Entries supplied ▸

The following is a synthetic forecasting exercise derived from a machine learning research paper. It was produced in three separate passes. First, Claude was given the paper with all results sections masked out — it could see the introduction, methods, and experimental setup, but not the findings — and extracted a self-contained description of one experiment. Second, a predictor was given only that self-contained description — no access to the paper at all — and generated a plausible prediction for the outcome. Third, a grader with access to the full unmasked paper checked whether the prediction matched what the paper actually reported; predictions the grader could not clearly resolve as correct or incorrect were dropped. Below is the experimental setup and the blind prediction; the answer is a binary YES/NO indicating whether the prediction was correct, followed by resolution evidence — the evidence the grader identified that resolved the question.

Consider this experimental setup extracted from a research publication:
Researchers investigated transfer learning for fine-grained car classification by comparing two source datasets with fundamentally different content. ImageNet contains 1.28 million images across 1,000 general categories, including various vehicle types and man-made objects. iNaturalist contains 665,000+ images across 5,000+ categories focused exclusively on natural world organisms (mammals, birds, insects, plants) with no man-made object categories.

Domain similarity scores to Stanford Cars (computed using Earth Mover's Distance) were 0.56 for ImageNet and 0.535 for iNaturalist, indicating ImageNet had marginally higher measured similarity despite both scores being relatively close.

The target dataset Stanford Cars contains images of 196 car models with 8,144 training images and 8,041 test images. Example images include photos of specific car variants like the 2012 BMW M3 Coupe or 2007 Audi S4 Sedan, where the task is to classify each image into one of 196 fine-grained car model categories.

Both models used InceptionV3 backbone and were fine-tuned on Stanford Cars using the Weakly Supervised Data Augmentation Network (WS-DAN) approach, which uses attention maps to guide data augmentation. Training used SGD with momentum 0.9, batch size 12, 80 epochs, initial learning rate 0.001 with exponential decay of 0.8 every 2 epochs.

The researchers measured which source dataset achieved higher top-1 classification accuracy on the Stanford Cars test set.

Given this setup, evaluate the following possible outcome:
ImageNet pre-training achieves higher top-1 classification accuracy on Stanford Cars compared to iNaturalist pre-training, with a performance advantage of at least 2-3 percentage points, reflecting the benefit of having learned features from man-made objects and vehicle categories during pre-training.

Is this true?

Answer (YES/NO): YES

Problem details ▸
List the lines of the entries that include "grained".

Written solution ▸
Researchers investigated transfer learning for fine-grained car classification by comparing two source datasets with fundamentally different content. ImageNet contains 1.28 million images across 1,000 general categories, including various vehicle types and man-made objects. iNaturalist contains 665,000+ images across 5,000+ categories focused exclusively on natural world organisms (mammals, birds, insects, plants) with no man-made object categories.
The target dataset Stanford Cars contains images of 196 car models with 8,144 training images and 8,041 test images. Example images include photos of specific car variants like the 2012 BMW M3 Coupe or 2007 Audi S4 Sedan, where the task is to classify each image into one of 196 fine-grained car model categories.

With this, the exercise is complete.